▸ Stated goal 1
Answer these questions from the abstract on simulated clusters below, one per line:
(a) How many simulated clusters make up the ensemble?
(b) Within a density contrast of 500, what range does the mean mass-weighted clumping factor fall in?
(c) For the subset of images with no secondary peaks, what bias and what Gaussian random error are found in the derived mass?
▸ Stated goal 2
Can you condense the paragraph of the abstract on simulated clusters that begins "The varied cluster morphologies" into a shorter version that keeps its main findings?
▸ Stated goal 3
Print the stretch of the abstract on simulated clusters from "These fluctuations arise" through "smooth case ." word for word.

▸ Page
▶

We examine an ensemble of 48 simulated clusters to determine the effects of small-scale density fluctuations and large-scale substructure on X-ray measurements of the intracluster medium ( ICM ) mass .
We measure RMS density fluctuations in the ICM which can be characterized by a mean mass-weighted clumping factor C \equiv \langle \rho ^ { 2 } \rangle / \langle \rho \rangle ^ { 2 } between 1.3 and 1.4 within a density contrast of 500 .
These fluctuations arise from the cluster history of accretion shocks and major mergers , and their presence enhances the cluster ’ s luminosity relative to the smooth case .
We expect , therefore , that ICM mass measurements utilizing models which assume uniform density at a given radius carry a bias of order \sqrt { C } \approx 1.16 .
We verify this result by performing ICM mass measurements on X–ray images of the simulations and finding the expected level of bias .

The varied cluster morphologies in our ensemble also allow us to investigate the effects of departures from spherical symmetry on our measurements .
We find that the presence of large-scale substructure does not further bias the resulting gas mass unless it is pronounced enough to produce a second peak in the image of at least 1 % the maximum surface brightness .
We analyze the subset of images with no secondary peaks and find a bias of 9 % and a Gaussian random error of 4 % in the derived mass .

◀

▸ Information provided
▶

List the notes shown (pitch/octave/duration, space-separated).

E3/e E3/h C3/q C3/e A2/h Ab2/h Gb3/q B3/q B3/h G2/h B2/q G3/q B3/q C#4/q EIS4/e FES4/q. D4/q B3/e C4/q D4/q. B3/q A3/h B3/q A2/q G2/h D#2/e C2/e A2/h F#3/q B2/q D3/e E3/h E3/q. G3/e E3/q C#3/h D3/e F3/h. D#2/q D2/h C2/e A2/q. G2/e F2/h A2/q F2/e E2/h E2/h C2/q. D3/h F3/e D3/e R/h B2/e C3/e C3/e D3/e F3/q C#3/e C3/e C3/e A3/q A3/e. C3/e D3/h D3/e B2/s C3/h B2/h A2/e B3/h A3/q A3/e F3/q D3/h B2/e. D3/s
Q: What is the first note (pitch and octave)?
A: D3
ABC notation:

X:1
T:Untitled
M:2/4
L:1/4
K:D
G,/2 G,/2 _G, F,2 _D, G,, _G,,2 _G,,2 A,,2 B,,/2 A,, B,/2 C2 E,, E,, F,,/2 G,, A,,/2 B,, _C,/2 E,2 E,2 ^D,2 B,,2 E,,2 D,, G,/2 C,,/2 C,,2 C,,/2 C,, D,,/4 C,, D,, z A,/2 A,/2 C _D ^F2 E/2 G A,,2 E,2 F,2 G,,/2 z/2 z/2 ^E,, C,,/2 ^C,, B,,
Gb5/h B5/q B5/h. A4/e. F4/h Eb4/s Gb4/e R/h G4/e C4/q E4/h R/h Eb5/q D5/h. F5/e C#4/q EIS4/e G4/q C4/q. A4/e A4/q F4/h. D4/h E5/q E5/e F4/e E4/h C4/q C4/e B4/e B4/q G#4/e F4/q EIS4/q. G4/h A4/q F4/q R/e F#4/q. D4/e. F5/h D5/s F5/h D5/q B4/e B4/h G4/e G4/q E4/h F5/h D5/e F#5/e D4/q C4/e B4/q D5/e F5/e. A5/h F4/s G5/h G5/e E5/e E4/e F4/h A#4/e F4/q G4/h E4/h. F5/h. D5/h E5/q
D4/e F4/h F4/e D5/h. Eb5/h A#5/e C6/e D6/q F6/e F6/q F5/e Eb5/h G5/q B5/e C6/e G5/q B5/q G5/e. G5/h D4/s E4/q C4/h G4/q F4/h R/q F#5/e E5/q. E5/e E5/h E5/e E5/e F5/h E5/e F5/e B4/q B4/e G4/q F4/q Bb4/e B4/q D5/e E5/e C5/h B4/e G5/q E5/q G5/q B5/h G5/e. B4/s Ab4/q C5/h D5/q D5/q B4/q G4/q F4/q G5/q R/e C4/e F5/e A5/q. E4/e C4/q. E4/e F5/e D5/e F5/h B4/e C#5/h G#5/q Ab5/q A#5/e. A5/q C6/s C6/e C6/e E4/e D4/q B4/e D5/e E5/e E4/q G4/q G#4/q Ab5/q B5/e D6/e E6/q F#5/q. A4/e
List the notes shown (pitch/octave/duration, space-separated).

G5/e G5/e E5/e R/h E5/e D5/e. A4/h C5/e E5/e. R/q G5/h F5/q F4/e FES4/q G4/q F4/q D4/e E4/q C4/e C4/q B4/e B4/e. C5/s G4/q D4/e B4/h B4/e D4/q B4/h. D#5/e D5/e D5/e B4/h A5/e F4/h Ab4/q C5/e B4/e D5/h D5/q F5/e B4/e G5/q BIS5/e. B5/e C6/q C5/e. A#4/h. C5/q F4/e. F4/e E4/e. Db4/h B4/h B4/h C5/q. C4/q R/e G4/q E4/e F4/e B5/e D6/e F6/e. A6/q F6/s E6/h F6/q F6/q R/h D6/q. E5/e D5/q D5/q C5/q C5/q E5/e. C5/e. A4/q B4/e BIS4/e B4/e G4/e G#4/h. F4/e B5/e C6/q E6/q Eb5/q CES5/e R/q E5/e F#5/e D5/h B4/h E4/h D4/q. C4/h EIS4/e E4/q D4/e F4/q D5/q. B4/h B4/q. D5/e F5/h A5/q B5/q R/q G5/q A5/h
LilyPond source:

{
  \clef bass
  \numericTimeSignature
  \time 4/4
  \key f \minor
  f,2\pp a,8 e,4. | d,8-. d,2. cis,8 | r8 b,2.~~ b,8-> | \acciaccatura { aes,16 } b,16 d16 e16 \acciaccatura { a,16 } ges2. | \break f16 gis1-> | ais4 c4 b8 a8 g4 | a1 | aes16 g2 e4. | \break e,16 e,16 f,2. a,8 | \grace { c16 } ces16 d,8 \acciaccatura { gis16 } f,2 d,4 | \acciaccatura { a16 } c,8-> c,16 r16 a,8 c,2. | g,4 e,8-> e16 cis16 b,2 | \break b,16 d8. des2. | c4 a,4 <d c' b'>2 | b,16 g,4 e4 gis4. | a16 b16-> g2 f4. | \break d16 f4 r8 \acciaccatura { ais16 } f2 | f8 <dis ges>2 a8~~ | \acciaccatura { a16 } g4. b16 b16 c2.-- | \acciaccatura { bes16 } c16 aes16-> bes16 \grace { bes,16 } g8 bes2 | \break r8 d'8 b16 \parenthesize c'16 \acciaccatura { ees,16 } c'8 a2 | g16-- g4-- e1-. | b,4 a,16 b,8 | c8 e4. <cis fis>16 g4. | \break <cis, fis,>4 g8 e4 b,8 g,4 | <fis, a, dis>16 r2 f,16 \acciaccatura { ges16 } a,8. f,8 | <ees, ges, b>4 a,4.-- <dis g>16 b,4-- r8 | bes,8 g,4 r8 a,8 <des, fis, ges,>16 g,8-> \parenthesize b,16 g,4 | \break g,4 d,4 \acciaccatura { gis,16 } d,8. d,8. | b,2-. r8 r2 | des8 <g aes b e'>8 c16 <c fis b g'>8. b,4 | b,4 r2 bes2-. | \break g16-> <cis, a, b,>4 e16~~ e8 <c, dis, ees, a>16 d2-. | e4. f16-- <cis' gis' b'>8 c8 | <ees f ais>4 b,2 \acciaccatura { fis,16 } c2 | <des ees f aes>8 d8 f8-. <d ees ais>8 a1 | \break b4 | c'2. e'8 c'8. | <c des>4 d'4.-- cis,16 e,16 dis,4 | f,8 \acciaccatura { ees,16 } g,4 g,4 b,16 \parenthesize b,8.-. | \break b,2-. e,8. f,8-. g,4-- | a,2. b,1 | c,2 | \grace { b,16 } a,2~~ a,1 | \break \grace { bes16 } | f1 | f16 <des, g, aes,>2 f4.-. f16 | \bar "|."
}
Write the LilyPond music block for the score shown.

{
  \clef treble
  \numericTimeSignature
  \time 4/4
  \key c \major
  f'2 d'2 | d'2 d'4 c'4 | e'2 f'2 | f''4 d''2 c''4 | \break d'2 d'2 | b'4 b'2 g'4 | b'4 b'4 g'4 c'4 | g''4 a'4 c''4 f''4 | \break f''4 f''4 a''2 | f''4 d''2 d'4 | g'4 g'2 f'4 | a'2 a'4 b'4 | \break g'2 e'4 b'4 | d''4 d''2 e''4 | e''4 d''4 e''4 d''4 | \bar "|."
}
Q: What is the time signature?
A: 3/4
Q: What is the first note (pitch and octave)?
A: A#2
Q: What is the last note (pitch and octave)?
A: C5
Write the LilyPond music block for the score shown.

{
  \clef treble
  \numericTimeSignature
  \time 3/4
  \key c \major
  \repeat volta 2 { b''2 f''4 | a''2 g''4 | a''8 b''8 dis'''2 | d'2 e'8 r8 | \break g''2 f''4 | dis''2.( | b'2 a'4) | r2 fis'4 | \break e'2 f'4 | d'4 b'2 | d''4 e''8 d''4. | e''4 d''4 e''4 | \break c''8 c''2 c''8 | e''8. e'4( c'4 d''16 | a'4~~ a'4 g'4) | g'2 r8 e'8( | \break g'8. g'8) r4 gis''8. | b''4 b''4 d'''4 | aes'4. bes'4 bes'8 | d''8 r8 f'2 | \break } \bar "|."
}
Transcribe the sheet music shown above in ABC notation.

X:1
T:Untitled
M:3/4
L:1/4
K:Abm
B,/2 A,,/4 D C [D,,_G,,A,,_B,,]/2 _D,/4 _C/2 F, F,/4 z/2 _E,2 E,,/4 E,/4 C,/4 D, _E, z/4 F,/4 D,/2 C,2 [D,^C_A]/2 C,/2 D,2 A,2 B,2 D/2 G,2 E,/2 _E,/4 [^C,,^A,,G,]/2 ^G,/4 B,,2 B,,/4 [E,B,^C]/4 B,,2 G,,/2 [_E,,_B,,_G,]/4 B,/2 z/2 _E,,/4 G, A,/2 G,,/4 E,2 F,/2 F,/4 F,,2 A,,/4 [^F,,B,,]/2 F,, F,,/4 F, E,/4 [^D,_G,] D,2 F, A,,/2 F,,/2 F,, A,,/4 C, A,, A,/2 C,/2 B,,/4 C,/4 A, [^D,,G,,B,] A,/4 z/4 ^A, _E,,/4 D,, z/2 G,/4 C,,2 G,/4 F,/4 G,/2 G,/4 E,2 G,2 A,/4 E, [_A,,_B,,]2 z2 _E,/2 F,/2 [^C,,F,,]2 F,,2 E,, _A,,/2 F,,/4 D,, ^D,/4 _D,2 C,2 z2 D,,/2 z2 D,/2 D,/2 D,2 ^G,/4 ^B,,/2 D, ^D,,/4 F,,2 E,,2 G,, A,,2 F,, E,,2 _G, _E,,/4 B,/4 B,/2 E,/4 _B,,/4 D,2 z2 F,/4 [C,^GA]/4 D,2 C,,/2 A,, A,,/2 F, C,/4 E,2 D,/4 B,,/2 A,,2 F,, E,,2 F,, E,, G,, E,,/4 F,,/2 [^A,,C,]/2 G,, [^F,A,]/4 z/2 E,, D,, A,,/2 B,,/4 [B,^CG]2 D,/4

◀

▸ Exercise response 1
(a) 48
(b) Between 1.3 and 1.4
(c) A bias of 9% and a Gaussian random error of 4%

▸ Exercise response 2
The ensemble's varied cluster morphologies allow the effects of departures from spherical symmetry to be studied. Large-scale substructure adds no further bias to the gas mass unless it creates a second image peak of at least 1% of the maximum surface brightness. Images without secondary peaks show a 9% bias and a 4% Gaussian random error in the derived mass.

▸ Exercise response 3
These fluctuations arise from the cluster history of accretion shocks and major mergers , and their presence enhances the cluster ’ s luminosity relative to the smooth case .